__EXCERPTED PASSAGE__.
++++++

Saturday, October 28, 2006

The Chef: At your convenience? I think not


The Roommate, who was at the time living vicariously through my adventures in CL dating (more to come about her own foray into the deep, dark web) actually found The Chef’s ad and insisted I reply to him. His ad sounded pretty good, so I have to give her credit.

We exchanged a series of wonderful e-mails, asking one another a ton of random questions. He was good at the game, seemed to have a great (sarcastic) sense of humor, and, after all, he was a chef.

We met outside the Dupont Metro one evening. He got bonus points for making out at after a long, torturous day at work and even managing to maintain a decent, witty conversation.

We went to the Circle for a bit of people-watching. He told me about his love for Halloween (he actually went one year as a piece of bubble gum stuck to the bottom of a flip-flop. Gross, but pretty original, no?), some little-known (or at least not known to me) historical facts about the District, and how he came to be a chef. There’s really no telling what I divulged to him, but the conversation was engaging, and he seemed to be enjoying himself as much as I was. Pretty soon, the brass band that often graces the Circle sent out a few notes, and we decided to grab an iced coffee and position ourselves for a better listen. We spent a while bobbing our heads to the beat and enjoying watching the group work the crowd (nothing like having cute little kiddies out there getting down with the band to keep the dollars pouring into that conspicuously-placed five-gallon bucket). He explained some things to me about the way brass bands work and how much he loved the music.

For some reason I told him about The Resolution. One of the random questions he’d asked was if I kept my New Year’s resolutions, and I hadn’t thought it necessary to go into too much detail via e-mail. But I was having such a nice time with him that my overwhelming compulsion to tell the truth won out. I just couldn’t not tell the guy. Looking back, I think this might’ve been what put the brakes on in something that otherwise had been coasting along at a pleasantly agreeable rate.

When we hugged goodnight, he said we’d have to get together again. I agreed and went on my way.

++++++

__PROBLEM SET__.
**a.** Switch "insisted" to "urged" in the blog post about The Chef, starting at "The Roommate, who" and ending at "give her credit.".
**b.** According to the blog post about The Chef, why did the writer tell The Chef about The Resolution during the date? Answer in one to three sentences.
**c.** Summarize the blog post about The Chef in three sentences.

__RAW DATA__.

++++++

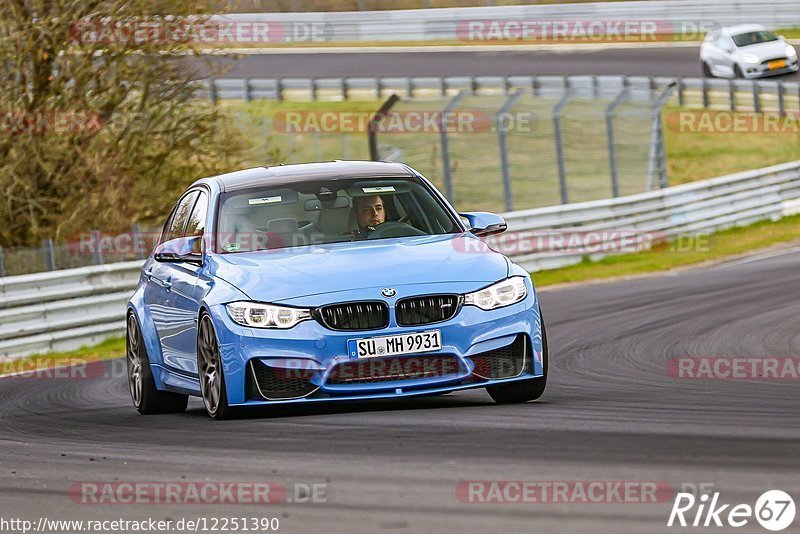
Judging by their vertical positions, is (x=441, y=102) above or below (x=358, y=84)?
above

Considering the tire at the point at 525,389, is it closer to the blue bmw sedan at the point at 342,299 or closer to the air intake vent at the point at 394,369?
the blue bmw sedan at the point at 342,299

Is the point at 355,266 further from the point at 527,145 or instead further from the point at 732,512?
the point at 527,145

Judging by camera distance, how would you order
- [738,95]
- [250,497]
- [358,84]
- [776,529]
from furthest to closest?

++++++

__FINAL RESULTS__.
**a.**
The Roommate, who was at the time living vicariously through my adventures in CL dating (more to come about her own foray into the deep, dark web) actually found The Chef’s ad and urged I reply to him. His ad sounded pretty good, so I have to give her credit.

**b.** The writer was having such a nice time with him that an overwhelming compulsion to tell the truth won out. The writer felt unable not to tell him.

**c.** At The Roommate's urging, the writer answered The Chef's ad, and the two traded a series of wonderful e-mails. They met outside the Dupont Metro, talked and people-watched at the Circle, and listened to a brass band over iced coffee. The writer then told him about The Resolution, which may have slowed things down, though at their goodnight hug he said they'd have to get together again.